* _Text_

## begin

# Inexpensive Remote



## JohnGray (Oct 6, 2007)

Gerry,
Thanks for the post I saved it to my favorites. A guy at my lathe club told me he uses the remotes they sell for Christmas Lights around the holidays I'll ask him how they are rated load wise.
John


----------



## mloy365 (Oct 30, 2009)

Thanks 4 the review!


----------



## rance (Sep 30, 2009)

Nice review. Yeah, I favorited this too.

Are these IR or RF?


----------



## DamnYankee (May 21, 2011)

I use the Christmas light version.


----------



## JoeLyddon (Apr 22, 2007)

COOL solution!

OK you have three… do they all operate on the same freq.?
... can you change the key code?
... How many codes, for selection, do they have?

Thank you.


----------



## Tomj (Nov 18, 2011)

Harbor Freight sells a similar one.


----------



## Kentuk55 (Sep 21, 2010)

As Arti Johnson from "Laugh-In" would have said….......... veeeeeerrrrrreeeee innnnnnnteresssssting while peepin thru the leaves of a shrub. lol sorry, I watched that show religiously


----------



## JoeLyddon (Apr 22, 2007)

*Harbor Frt. unit... per search...*

Looks like it's too small in Power handling to control a
Jet DC-650A draws 11 amps on startup and runs at 5.5 amps


----------



## LepelstatCrafts (Jan 16, 2011)

## end

Lines of data:
## begin

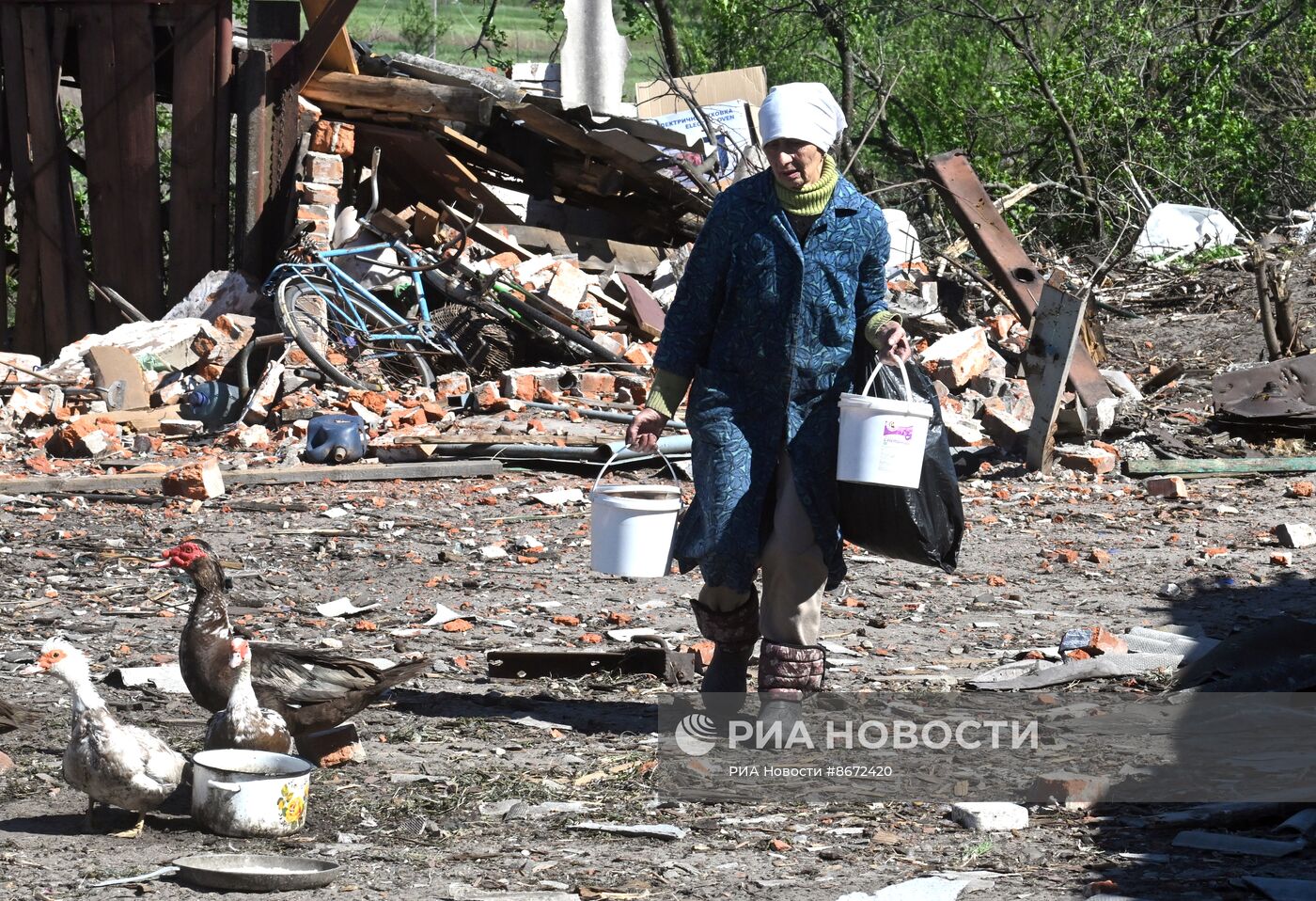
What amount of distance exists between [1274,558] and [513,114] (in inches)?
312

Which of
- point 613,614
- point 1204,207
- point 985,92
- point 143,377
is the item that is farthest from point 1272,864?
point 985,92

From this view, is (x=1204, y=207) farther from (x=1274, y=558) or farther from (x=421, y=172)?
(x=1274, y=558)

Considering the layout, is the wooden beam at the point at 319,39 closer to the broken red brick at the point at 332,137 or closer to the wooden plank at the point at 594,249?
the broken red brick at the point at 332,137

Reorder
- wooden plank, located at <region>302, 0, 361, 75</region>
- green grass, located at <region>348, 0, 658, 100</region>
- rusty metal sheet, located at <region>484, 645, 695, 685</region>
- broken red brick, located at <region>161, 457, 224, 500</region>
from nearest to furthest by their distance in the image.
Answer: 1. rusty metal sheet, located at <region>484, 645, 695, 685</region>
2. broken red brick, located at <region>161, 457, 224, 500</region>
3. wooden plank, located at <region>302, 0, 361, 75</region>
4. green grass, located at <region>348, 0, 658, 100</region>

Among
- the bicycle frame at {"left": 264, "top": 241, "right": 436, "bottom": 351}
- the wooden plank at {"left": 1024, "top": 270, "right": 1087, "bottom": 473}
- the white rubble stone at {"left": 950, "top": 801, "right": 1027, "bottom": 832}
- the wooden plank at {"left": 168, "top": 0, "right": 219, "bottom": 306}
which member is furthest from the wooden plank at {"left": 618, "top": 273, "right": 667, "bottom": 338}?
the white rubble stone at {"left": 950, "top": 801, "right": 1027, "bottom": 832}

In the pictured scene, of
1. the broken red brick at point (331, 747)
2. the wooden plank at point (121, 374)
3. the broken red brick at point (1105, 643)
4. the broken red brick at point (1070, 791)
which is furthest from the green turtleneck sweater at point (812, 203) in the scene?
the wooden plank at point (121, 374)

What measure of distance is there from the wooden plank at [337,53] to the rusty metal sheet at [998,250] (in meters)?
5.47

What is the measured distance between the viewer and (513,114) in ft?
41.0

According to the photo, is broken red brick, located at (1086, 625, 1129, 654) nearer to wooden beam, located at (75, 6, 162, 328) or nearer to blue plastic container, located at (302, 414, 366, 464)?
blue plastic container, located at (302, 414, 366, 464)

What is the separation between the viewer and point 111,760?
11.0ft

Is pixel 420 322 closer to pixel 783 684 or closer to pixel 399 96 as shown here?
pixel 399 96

## end

* _Task instructions_
Retype the stretch of the forum thread from "COOL solution!" through "do they have?". The data were taken from a source other than the forum thread.

* _Completed exercise_
COOL solution!

OK you have three… do they all operate on the same freq.?
... can you change the key code?
... How many codes, for selection, do they have?